Jusqu'à fin 2024, les grandes entreprises mondiales qui licenciaient parlaient de "réorganisation", "rationalisation", "focus stratégique". Le mot IA n'apparaissait quasiment jamais dans les communiqués de presse, même quand il était dans toutes les réunions de direction.

Depuis fin 2024, la langue change. Klarna (fintech suédoise, 5 000 salariés) annonce en février 2026 que son équipe support client a été réduite de 700 à 180 personnes, en nommant explicitement Claude et GPT comme cause. IBM a gelé en 2023 déjà près de 8 000 postes back-office avec le même argument. Duolingo a remercié en 2024 plusieurs centaines de traducteurs indépendants en annonçant que les contenus seraient désormais produits par IA. Salesforce, Dropbox, UPS, Meta ont fait des annonces similaires en 2025-2026.

Selon les compilations Layoffs.fyi et Roger Lee (avril 2026), l'ordre de grandeur cumulé 2024-2026 est supérieur à 200 000 postes détruits ou non renouvelés dans les grandes entreprises mondiales avec mention explicite de l'IA comme cause. Et ce chiffre ne compte que les entreprises qui assument publiquement.

Ce qu'on en dit vraiment

Un. Le tournant narratif est important en soi. Quand les CEO disent le mot, le marché se cale. Les concurrents qui hésitaient s'autorisent. Les investisseurs attendent. Les RH internes en tirent les conclusions avant même que le board décide. C'est exactement ce qu'on appelle un signal de coordination.

Deux. Les métiers touchés sont toujours les mêmes : support client, back-office, rédaction, traduction, testing, développement junior, comptabilité niveau 1. Aucune surprise, c'est le même champ que ce qu'Anthropic a chiffré dans son Economic Index. La cohérence des chiffres entre rapports académiques, études d'éditeurs et annonces d'entreprises est frappante.

Trois. En France, la vague est là mais la communication publique est plus prudente. Trois raisons : le code du travail rend tout plan social coûteux et médiatiquement explosif, les syndicats surveillent le mot IA comme un motif déguisé, les grands groupes préfèrent passer par des départs naturels non remplacés plutôt que par des licenciements collectifs. Résultat : l'effet est aussi réel, il est juste invisibilisé.

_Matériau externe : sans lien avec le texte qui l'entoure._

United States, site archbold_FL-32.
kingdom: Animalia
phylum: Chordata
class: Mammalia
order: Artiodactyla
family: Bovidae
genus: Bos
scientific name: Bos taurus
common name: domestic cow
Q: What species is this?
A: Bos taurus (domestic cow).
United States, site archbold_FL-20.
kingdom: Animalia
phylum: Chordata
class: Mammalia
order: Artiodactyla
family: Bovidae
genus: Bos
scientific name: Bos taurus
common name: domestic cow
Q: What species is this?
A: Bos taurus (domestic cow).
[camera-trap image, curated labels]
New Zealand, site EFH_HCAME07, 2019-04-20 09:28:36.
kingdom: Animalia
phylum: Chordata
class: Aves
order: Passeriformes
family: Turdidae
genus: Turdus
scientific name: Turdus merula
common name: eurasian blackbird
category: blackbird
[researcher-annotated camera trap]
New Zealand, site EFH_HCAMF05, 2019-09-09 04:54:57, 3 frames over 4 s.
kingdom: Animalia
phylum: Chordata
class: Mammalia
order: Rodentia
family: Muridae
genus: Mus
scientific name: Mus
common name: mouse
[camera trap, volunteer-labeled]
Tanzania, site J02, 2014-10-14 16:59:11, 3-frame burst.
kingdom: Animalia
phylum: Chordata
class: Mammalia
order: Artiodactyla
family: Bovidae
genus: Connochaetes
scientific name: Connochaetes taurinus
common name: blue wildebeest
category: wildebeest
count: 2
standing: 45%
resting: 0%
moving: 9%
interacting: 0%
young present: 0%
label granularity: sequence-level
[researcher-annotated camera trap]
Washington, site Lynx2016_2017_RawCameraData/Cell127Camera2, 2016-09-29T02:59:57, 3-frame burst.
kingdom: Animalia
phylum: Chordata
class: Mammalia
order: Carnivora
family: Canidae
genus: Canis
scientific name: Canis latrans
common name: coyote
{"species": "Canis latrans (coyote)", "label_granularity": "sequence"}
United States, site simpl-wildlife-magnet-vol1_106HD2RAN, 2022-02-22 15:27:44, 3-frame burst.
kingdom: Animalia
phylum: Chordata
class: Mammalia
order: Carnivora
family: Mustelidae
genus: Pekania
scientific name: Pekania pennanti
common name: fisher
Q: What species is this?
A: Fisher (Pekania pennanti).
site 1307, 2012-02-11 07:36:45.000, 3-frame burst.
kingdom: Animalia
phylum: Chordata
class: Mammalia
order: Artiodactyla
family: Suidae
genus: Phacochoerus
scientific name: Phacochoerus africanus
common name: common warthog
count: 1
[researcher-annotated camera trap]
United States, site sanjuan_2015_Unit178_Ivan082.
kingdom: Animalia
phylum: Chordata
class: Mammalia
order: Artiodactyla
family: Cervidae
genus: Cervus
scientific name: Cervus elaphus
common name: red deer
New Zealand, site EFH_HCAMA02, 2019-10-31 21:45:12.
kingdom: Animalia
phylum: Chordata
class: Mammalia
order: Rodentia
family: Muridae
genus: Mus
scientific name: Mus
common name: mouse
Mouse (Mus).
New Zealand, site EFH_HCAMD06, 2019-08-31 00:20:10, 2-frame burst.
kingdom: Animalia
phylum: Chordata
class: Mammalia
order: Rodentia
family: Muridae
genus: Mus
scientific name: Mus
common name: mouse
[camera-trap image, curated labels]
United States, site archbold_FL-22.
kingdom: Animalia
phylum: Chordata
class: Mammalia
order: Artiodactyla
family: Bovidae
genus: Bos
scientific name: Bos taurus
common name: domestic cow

Quatre. Le cas Klarna est devenu emblématique parce que son CEO Sebastian Siemiatkowski a refusé le jeu du non-dit. Son argument : assumer publiquement permet de lever les tabous internes, d'accompagner les transitions plutôt que de les subir. Il est aussi, évidemment, en train de vendre l'image d'une boîte IA-native à Wall Street avant une IPO. Les deux motivations cohabitent.

Les chiffres qui comptent

  • 200 000+ : postes détruits ou non renouvelés dans les grandes boîtes mondiales avec mention explicite de l'IA comme cause, cumul 2024-2026.
  • Klarna : -76 % des effectifs support client en 18 mois.
  • IBM : 8 000 postes back-office gelés en 2023, plan étendu en 2025.
  • Duolingo : environ 10 % des traducteurs freelance non renouvelés sur un an.
  • En France : aucune grande annonce publique explicitement IA, mais plusieurs plans de départs volontaires discrets dans la banque, l'assurance, les SSII entre 2024 et 2026. Les baromètres CGT et CFDT internes parlent d'un effet "silencieux mais visible".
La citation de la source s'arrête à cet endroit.